Orientiert man sich eng am Strafgesetzbuch (§ 241 StGB), so gilt als Bedrohung jede ernsthafte Drohung mit einer schwerwiegenden Tat gegenüber dem Opfer. Gemeint sind schwere Verbrechen im juristischen Sinn, wie Körperverletzung, Tötungsdelikte, Sexualdelikte oder auch Raubüberfälle. Im alltäglichen Sprachgebrauch verbergen sich jedoch eine Vielzahl weiterer Bedeutungen hinter dem Begriff der Bedrohung. Vorfälle wie Beschimpfungen, sogenannte verbale Aggressionen, Randale oder schwere körperliche Übergriffe werden häufig mit dem Gefühl der Bedrohung in Verbindung gebracht. Was aber kann getan werden, wenn ein Notfall eintritt, wenn ein Beschäftigter Opfer von Bedrohungen wird? Hier gilt es im Ernstfall schnell und strukturiert zu reagieren. Wer ist bei welchem Vorfall in welcher Reihenfolge zu benachrichtigen? Was geschieht mit dem betroffenen Mitarbeiter? Gibt es ein Nachsorgekonzept?
Mindestens genauso wichtig zu wissen, wie im Ernstfall zu handeln ist, ist die Prävention, also der Schutz vor Übergriffen. Welche Strategien und Handlungsoptionen haben Sie als Unternehmer?
Die folgenden Ausführungen werden Ihnen verschiedene Maßnahmen vorstellen, die Ihnen helfen können, das Risiko von Bedrohungen zu minimieren und die Sicherheitslage in Ihrem Unternehmen zu optimieren sowie das Sicherheitsgefühl Ihrer Mitarbeiter zu verbessern. Um einen optimalen Überblick über mögliche Handlungsfelder zu gewährleisten, sind die Maßnahmen nach dem TOP-Modell (Technik, Organisation, Person) strukturiert.
Die Ergebnisse aus dem abba-Projekt haben gezeigt, dass es je nach Unternehmen verschiedene Umsetzungsstrategien gibt. Jedes Unternehmen muss für sich entscheiden, welche Maßnahmen für die eigene Einrichtung sinnvoll und notwendig sind. So haben beispielsweise einige Jobcenter die Frage des Einsatzes eines Sicherheitsdienstes heftig diskutiert. Haupterkenntnis war, dass es die einen aufgrund der strukturellen Gegebenheiten im Haus für notwendig und sinnvoll erachtet haben und andere wiederum nicht. Zu beachten ist allerdings, dass grundlegende Elemente des Arbeitsschutzes und der Prävention auch bei aller Handlungsfreiheit notwendigerweise umgesetzt werden müssen. So ist es unter anderem unabdingbar, ein Notfallkonzept vorliegen zu haben, welches für den Notfall regelt, wer wie zu handeln hat.
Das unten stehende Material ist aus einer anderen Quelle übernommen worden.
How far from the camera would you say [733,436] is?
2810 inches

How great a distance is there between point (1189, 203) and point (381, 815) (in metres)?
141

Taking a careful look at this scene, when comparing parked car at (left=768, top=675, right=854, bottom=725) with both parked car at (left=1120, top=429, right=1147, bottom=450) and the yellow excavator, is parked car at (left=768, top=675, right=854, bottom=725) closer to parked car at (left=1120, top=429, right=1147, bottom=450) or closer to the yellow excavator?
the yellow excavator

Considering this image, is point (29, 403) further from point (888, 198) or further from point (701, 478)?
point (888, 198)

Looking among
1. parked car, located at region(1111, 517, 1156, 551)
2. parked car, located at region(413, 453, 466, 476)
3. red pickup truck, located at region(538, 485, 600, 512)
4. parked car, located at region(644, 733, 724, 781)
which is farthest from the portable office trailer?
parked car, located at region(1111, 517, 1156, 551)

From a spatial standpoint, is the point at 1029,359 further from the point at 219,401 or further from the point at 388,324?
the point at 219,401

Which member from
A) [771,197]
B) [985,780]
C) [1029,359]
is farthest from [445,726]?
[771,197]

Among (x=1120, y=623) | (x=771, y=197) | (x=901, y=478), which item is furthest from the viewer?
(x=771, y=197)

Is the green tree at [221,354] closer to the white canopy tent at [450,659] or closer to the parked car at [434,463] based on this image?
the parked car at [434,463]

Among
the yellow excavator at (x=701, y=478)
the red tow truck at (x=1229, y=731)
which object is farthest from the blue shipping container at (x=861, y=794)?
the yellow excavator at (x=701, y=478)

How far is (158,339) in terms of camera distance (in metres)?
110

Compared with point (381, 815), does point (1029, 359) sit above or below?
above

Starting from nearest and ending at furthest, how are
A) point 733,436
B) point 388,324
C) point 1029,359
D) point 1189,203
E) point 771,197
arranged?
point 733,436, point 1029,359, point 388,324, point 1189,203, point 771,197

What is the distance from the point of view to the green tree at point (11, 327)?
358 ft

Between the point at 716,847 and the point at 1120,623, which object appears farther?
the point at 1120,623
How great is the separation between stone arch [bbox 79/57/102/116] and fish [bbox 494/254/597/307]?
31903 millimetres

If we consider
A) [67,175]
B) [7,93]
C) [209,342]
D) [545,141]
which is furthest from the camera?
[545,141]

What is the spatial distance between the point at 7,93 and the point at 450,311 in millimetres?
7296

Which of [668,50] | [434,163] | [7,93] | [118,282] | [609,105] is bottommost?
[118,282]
Situationsbeschreibung: Übergriff in einem Jobcenter
Die Polizei wird informiert. Nach einigen Minuten klingelt in dem Jobcenter das Telefon. Die Polizei meldet sich, weil sie das Jobcenter leider nicht finden kann.
Die Bewertung der Bedrohungssituation sollte natürlich auch nicht aus einem "Bauchgefühl" heraus erfolgen. Im optimalen Fall erfolgen eine fundierte Bewertung der Situation mittels Befragung der Mitarbeiter, eine Begehung der Arbeitsplätze und eine Analyse der Kranken- und Unfallstatistik. Um eine adäquate Bewertung der Situation und die angemessene Ableitung der Maßnahmen zu gewährleisten, ist es sinnvoll, Strukturen innerhalb des Unternehmens zu etablieren (Steuerkreise, Arbeitskreise), welche die Kontinuität der Situationsanalyse und der Maßnahmenumsetzung sicherstellen können.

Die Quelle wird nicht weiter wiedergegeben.